I tell every couple I work with: not taking courses is not even on the table. It’s not on offer. Even a dance break in Las Vegas residency doesn’t change that. If two people are important to each other, they will intimidate each other. This is where the real work begins. This is also the science behind red flags in a relationship, the difference between a pattern that hurts you and a pattern that shows love out loud.
What I’ll tell Rich and Adele over dinner
Stop trying to win the issue. The issue is a trap.
When the next fight comes, and it will, because you’re engaged now and the stakes have risen again, try this. Pause in the middle. say out loud, I think we’re scaring each other now. Watch what happens. Most couples relent within sixty seconds because one of them finally called the real thing.
Then do the repair. The magic of a relationship is not being online all the time. Magic happens when two people are brave enough to make real repair after a real tear. Friendly people don’t need to be fixed. They just drift off. You two stopped being friendly five years ago. Welcome to the part that matters.
And by the way, the fact that Rich publicly used the word “friendly” to describe the beginning tells me something good.

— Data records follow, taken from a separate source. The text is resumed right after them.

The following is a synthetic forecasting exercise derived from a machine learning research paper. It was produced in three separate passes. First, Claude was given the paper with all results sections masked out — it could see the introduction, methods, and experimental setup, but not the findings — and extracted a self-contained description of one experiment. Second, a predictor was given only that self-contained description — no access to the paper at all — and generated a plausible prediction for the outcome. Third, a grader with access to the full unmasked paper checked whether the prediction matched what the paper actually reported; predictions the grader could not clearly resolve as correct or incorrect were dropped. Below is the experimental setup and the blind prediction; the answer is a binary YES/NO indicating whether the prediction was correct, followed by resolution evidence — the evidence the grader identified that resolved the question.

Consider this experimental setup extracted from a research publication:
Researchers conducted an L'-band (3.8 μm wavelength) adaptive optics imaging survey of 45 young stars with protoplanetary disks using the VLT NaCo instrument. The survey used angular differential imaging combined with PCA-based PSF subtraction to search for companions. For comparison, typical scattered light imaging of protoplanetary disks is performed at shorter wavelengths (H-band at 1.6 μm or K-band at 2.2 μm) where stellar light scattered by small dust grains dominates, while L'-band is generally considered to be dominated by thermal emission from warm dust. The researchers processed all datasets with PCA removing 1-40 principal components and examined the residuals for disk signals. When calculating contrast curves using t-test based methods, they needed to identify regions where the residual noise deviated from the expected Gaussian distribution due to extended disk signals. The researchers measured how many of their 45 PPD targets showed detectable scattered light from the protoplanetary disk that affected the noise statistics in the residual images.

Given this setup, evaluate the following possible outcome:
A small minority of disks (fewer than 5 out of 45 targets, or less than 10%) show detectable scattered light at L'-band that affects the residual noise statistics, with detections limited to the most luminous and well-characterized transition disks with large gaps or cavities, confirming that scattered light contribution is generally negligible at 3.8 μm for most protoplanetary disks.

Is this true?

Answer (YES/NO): NO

He remembers what came before him. He noticed the transformation. People who notice the transformation tend to respect the bond.
The line that deserves a screenshot
Safe friendly. Easy friendly. Friendliness also can’t break your heart, which means it can’t grow you either.
The moment Adele and Rich stopped being friendly is the same moment they signed up for everything that came after. Fears. Repairs. The ring. A typical Tuesday where one feels invisible and the other has to choose, once again, to be close rather than cold.
This is not a downgrade from friendliness. This is the upgrade. That’s the point.
_________________________________________________________________________________
Figs O’Sullivan and his wife, Till, couples therapists in San Francisco, and relationship experts at Stars and Silicon Valley, are the founders of Empathi, and built Figlet, our AI relationship coach, an AI relationship coach trained in their clinical work.